> _Given problem_
Extract every line of the data below that contains the word "Segment".

***

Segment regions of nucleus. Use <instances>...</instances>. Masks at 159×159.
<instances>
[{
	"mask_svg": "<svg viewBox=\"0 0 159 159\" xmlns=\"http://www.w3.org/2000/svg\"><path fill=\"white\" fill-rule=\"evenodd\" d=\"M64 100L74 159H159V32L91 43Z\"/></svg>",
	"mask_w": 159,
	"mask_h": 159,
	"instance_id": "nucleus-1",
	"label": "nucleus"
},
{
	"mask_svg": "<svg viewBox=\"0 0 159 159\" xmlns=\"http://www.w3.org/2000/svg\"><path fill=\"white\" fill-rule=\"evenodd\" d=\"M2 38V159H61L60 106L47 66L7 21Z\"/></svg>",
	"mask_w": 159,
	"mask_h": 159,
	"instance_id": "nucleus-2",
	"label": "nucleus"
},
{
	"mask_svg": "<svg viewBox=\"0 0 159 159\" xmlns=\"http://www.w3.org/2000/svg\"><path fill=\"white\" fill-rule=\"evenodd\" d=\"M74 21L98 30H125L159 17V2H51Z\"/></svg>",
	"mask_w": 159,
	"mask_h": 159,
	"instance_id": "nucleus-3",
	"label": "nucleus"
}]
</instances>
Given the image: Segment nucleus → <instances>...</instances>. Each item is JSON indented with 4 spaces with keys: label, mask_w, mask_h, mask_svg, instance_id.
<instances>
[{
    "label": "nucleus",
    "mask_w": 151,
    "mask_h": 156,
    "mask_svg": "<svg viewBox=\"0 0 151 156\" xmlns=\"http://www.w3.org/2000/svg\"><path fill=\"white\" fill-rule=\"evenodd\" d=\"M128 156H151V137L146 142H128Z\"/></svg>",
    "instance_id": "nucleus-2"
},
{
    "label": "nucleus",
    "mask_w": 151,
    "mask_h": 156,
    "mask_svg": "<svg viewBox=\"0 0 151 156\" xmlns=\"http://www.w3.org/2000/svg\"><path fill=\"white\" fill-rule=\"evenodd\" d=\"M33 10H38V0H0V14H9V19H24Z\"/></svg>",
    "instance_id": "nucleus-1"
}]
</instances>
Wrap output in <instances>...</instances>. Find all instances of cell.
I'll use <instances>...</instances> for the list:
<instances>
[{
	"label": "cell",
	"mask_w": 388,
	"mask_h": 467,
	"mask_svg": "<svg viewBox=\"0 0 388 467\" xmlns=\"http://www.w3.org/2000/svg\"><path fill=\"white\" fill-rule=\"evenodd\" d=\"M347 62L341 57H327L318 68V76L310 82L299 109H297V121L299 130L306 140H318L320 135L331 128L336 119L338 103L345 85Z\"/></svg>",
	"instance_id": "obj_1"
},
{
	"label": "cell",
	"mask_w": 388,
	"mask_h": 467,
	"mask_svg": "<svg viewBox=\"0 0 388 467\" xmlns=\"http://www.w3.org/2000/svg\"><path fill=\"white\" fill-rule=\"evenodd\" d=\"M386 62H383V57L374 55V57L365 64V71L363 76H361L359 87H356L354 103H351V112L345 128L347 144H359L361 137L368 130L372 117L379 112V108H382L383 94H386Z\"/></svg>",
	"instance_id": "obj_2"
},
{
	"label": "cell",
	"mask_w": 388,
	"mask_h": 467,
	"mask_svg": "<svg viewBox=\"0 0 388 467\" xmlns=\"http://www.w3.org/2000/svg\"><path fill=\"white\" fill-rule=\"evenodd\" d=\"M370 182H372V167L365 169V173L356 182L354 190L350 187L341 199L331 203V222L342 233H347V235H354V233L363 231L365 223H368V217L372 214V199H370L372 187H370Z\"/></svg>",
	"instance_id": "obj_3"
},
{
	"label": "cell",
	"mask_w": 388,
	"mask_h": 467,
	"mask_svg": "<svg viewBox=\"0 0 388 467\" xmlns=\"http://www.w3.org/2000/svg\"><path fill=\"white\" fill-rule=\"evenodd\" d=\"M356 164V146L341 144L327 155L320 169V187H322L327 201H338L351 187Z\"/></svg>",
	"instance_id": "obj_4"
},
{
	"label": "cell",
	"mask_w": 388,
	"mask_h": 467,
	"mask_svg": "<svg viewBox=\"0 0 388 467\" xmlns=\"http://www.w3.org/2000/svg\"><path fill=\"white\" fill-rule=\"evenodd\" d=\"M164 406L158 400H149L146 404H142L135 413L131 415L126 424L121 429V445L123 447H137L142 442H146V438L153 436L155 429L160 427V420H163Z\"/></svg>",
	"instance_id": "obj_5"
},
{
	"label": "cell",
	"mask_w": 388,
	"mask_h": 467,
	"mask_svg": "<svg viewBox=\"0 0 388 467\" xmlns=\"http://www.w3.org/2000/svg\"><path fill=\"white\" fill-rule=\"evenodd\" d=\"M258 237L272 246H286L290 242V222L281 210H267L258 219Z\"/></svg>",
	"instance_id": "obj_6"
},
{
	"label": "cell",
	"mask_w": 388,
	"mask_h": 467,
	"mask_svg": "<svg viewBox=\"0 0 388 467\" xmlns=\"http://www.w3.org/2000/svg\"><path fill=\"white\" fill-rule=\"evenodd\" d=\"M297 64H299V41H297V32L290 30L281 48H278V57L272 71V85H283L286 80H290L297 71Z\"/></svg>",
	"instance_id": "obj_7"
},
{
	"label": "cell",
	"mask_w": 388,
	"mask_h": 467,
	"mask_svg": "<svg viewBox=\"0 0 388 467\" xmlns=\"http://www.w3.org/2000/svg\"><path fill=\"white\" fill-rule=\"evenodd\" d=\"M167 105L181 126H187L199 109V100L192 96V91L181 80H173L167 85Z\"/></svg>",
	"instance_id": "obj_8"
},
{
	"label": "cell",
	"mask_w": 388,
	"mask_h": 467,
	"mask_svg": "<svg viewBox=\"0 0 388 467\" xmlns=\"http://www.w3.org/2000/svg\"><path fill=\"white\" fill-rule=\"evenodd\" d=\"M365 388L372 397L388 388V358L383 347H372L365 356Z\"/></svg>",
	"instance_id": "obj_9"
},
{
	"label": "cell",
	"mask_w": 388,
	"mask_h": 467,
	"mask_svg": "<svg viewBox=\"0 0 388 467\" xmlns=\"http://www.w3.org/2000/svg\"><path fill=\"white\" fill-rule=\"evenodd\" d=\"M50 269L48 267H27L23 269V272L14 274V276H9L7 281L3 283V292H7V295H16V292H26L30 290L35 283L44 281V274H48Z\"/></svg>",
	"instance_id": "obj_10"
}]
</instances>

***

> _Written answer_
Segment regions of nucleus. Use <instances>...</instances>. Masks at 159×159.
Given the image: Segment nucleus → <instances>...</instances>. Each item is JSON indented with 4 spaces with keys: label, mask_w, mask_h, mask_svg, instance_id.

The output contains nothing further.